(A block of data)
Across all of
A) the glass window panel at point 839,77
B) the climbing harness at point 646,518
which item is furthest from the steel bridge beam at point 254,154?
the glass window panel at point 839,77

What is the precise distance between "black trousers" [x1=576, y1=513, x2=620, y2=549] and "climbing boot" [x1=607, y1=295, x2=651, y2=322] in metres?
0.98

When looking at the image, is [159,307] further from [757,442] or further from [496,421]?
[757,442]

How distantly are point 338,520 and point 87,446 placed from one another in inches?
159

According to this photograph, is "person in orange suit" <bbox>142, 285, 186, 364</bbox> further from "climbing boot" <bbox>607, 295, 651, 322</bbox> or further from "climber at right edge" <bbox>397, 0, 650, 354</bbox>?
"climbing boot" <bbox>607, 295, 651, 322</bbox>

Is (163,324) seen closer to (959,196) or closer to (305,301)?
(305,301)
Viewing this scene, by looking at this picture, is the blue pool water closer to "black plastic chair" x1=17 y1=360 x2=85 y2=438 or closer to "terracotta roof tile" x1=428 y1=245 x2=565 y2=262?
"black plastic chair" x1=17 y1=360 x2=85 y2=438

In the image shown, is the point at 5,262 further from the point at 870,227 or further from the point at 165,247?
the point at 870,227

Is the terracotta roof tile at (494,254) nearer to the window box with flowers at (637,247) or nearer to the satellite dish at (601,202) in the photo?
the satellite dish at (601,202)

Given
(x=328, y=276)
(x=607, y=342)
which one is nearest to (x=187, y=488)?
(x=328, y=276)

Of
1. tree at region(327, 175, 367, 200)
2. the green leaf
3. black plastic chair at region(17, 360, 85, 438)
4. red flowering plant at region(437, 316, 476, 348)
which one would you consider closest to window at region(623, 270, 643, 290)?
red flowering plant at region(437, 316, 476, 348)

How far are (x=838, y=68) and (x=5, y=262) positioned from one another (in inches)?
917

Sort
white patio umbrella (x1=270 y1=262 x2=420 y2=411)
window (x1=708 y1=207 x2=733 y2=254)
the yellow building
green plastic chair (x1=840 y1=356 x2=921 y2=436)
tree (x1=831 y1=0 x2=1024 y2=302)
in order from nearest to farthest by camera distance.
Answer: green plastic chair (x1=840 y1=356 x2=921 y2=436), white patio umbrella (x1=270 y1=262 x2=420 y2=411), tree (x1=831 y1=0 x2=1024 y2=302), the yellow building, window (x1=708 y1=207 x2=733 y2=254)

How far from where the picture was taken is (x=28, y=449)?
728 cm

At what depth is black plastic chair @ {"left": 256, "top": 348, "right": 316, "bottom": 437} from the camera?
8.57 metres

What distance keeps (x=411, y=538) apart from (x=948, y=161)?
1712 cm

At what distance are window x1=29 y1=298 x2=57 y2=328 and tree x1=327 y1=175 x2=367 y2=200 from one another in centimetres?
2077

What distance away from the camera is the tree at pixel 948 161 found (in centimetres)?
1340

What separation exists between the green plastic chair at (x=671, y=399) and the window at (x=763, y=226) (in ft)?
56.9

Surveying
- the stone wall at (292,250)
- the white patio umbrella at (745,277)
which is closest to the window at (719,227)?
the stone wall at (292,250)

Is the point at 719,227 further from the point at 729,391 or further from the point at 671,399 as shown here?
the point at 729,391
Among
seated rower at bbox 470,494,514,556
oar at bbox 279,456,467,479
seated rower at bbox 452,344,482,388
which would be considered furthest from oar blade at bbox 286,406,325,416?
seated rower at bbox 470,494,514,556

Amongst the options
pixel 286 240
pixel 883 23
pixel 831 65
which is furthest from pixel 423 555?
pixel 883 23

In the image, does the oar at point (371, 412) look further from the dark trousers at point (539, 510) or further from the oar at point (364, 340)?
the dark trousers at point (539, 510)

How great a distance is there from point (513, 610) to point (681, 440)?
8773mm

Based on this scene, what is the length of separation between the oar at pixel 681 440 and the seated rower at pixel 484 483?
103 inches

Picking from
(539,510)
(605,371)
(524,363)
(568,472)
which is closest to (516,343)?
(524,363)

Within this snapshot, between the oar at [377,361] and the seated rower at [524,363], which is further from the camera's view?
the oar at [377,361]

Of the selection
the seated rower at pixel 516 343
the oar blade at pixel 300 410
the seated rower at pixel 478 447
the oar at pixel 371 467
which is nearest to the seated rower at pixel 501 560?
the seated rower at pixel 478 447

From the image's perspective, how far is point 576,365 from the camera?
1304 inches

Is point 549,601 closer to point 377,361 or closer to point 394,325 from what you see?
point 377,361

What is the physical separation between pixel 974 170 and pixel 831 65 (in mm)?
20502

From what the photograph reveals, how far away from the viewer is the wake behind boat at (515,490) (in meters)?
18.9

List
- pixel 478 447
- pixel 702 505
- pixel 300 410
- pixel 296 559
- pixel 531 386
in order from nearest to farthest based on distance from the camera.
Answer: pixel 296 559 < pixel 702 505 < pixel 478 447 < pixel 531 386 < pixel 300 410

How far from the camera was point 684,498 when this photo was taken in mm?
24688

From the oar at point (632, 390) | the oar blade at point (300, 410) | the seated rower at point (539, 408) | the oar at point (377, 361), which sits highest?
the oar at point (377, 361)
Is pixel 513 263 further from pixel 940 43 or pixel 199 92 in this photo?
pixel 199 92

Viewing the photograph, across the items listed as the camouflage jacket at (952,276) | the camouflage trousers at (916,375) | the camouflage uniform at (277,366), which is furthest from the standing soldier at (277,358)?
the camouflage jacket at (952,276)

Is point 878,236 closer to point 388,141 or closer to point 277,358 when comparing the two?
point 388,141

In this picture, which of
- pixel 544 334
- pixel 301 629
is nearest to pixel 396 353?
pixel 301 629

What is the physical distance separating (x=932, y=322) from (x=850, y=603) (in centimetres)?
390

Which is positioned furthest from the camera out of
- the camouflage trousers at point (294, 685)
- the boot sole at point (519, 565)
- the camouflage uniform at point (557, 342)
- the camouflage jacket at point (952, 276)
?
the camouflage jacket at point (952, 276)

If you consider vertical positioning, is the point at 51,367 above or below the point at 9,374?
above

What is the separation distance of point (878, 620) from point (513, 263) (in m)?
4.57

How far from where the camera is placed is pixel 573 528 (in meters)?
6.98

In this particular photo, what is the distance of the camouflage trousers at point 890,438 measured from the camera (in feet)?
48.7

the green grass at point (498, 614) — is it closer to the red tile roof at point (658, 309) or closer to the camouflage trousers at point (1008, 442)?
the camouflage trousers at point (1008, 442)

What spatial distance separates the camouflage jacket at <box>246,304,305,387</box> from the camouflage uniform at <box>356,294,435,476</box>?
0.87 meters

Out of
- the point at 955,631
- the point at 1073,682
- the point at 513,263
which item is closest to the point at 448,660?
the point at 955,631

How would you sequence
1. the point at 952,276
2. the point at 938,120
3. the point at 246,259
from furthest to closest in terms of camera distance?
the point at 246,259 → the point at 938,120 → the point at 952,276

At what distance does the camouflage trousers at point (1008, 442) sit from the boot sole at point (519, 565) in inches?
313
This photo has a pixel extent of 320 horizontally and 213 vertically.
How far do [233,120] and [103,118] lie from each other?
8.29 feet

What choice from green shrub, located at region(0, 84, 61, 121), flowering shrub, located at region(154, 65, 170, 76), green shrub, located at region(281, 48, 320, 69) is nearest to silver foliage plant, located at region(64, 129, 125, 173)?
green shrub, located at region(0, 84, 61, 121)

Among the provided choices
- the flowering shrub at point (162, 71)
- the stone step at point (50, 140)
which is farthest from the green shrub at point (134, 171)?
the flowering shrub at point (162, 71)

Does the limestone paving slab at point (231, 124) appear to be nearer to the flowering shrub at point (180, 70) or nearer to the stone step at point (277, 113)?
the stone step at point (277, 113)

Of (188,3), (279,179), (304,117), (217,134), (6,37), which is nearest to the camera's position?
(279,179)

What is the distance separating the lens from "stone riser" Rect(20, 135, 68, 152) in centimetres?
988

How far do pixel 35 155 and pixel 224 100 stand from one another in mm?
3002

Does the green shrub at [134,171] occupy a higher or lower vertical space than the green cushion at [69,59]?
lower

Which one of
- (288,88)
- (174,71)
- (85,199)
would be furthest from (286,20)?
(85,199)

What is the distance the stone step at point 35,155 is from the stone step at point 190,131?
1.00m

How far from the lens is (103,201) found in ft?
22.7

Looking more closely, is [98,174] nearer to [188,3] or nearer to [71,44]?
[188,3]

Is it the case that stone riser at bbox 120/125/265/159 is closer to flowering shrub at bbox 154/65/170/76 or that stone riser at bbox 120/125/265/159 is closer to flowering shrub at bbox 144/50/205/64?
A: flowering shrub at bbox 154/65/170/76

Task details.
Rewrite the listing from the line containing "Based on this" through the line containing "1304 inches", replacing "camera" with "viewer" and leaving everything else unchanged.

Response.
Based on this scene, what is the length of separation between the oar at pixel 681 440 and the seated rower at pixel 484 483?
103 inches

Picking from
(539,510)
(605,371)
(524,363)
(568,472)
which is closest to (516,343)?
(524,363)

Within this snapshot, between the oar at [377,361] and the seated rower at [524,363], which is further from the viewer's view?
the oar at [377,361]

Of the selection
the seated rower at pixel 516 343
the oar blade at pixel 300 410
the seated rower at pixel 478 447
the oar at pixel 371 467
which is nearest to the seated rower at pixel 501 560?
the seated rower at pixel 478 447

From the image's perspective, how far is point 576,365 from the viewer?
1304 inches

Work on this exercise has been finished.